Referring now to FIG. 6, a half section of a clamp taken along lines “6-6” of FIG. 5 shows the engagement of the clamp halves is shown to be on a taper 294 which has approximately a 25-degree slope. It is literally a wedge moving onto the clamp hubs.

Referring now to FIG. 7, a view similar to FIG. 5 is shown, but with the clamps about ¼″ from full make-up. Clamp sections 282 and 284 are actually touching clamp hubs 292 only at areas 296 and 298 respectively. Literally no contact is made at areas 300 and 302. The situation is that of a wedge being drug sideways onto the clamp hubs. The result of this type make-up is that the loading in the general areas of 296 and 398 will be high and the loading at 300 and 302 will be low. In some cases the clamp sections of this type are struck with a sledge hammer at locations 304 and 306 to jar the clamp sections into a position of more uniform loading around the circumference. The irregularity of this make-up can be tolerated on small clamps and clamps which have relatively low loading. On high load clamps such as on deepwater drilling risers, this irregularity of make-up is simply not acceptable.

Referring now to FIG. 8, a perspective view of a female half of a riser connector 310 is shown with tension band 276, actuating screw 314 engaging axle 316, wheel 318, clamp segment 320, torque reaction hole 322, choke fitting hole 324, kill fitting hole 326, vertical access holes 328 and 330, test receptacle 332, test fitting 334, low pressure test connections 336 and high-pressure test connections 338 (to a choke or kill fitting which is not shown).

Referring now to FIG. 9, a perspective view of riser connector 310 similar to FIG. 8 is shown except test fitting 334 is now installed in test receptacle 332. It will be noted that the handle 340 portion of the test receptacle 342 is moved to a rear position.

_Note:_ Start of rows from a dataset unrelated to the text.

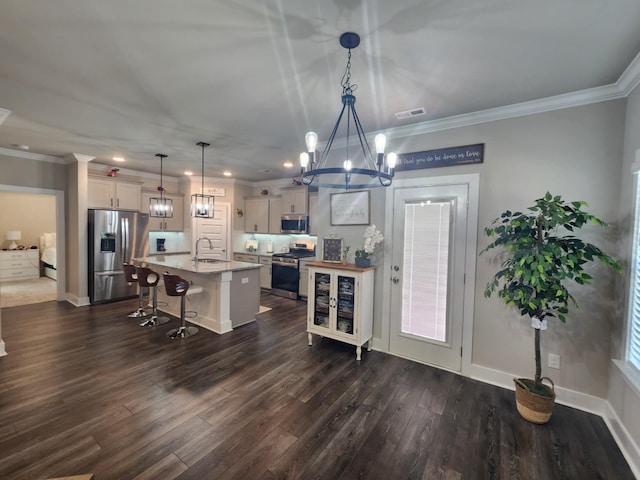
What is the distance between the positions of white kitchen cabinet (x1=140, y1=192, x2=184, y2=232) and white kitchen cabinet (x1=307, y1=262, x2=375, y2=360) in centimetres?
467

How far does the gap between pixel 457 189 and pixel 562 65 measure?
1.25 metres

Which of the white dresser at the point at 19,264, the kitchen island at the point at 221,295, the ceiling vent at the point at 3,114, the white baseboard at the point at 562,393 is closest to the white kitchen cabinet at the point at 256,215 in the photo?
the kitchen island at the point at 221,295

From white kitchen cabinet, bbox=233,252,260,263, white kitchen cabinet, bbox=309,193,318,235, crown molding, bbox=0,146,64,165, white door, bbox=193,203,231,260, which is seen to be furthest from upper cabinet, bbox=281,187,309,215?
crown molding, bbox=0,146,64,165

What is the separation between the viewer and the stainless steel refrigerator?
17.4 feet

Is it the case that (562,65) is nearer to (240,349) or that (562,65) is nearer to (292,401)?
(292,401)

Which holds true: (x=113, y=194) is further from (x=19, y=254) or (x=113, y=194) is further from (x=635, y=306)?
(x=635, y=306)

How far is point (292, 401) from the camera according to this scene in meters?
2.54

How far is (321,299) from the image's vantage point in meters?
3.69

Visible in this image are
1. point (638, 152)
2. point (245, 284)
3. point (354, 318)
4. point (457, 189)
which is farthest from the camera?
point (245, 284)

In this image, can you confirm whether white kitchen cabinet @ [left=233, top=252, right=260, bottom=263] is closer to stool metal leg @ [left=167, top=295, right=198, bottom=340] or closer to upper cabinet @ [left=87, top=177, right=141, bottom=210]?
upper cabinet @ [left=87, top=177, right=141, bottom=210]

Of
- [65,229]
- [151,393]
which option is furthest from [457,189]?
[65,229]

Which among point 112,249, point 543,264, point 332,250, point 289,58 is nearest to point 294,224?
point 332,250

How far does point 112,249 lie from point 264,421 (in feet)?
16.4

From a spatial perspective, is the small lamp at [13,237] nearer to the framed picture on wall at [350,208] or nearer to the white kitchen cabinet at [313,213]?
the white kitchen cabinet at [313,213]
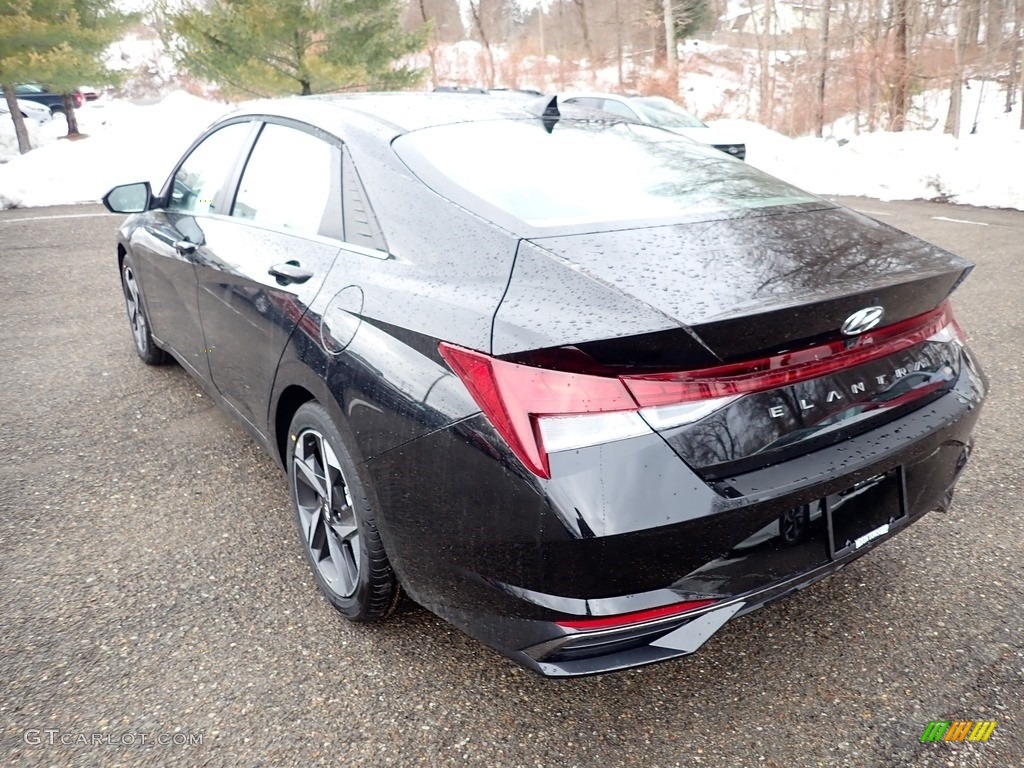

Referring now to FIG. 10 which is a top view of FIG. 9 without the test plug, clamp segments 350, 352, and 354 are shown as well as clamp segment 320, and showing that clamp segment 320 bridges the gap 356 between the ends of the tension band 276 and shows low pressure test connection 358 and high-pressure test connection 360.

Referring now to FIG. 11 is a view of FIG. 10 taken along lines “11-11” showing that in addition to the clamp segments being arranged to bridge the gap in the tension band 276, wheels 318, 372, 374 and 376 are added to axle 316 to further minimize the high frictional forces associated with the end of tension bands like 276. Low pressure test connection is shown on the central riser as the test pressure will be in the range of 1000-3000 p.s.i. and high-pressure test connection 360 is shown on choke or kill connection 380 as the test pressure will be 20,000 p.s.i., which would crush the central riser pipe. The choke or kill connection 380 is retained in flange 382 whereas the other end of each section of choke or kill pipe 384 is retained by flange 386. Flotation 388 for riser joints and rig floor riser support dogs 390 are shown.

The particular embodiments disclosed above are illustrative only, as the invention may be modified and practiced in different but equivalent manners apparent to those skilled in the art having the benefit of the teachings herein. Furthermore, no limitations are intended to the details of construction or design herein shown, other than as described in the claims below. It is therefore evident that the particular embodiments disclosed above may be altered or modified and all such variations are considered within the scope and spirit of the invention. Accordingly, the protection sought herein is as set forth in the claims below.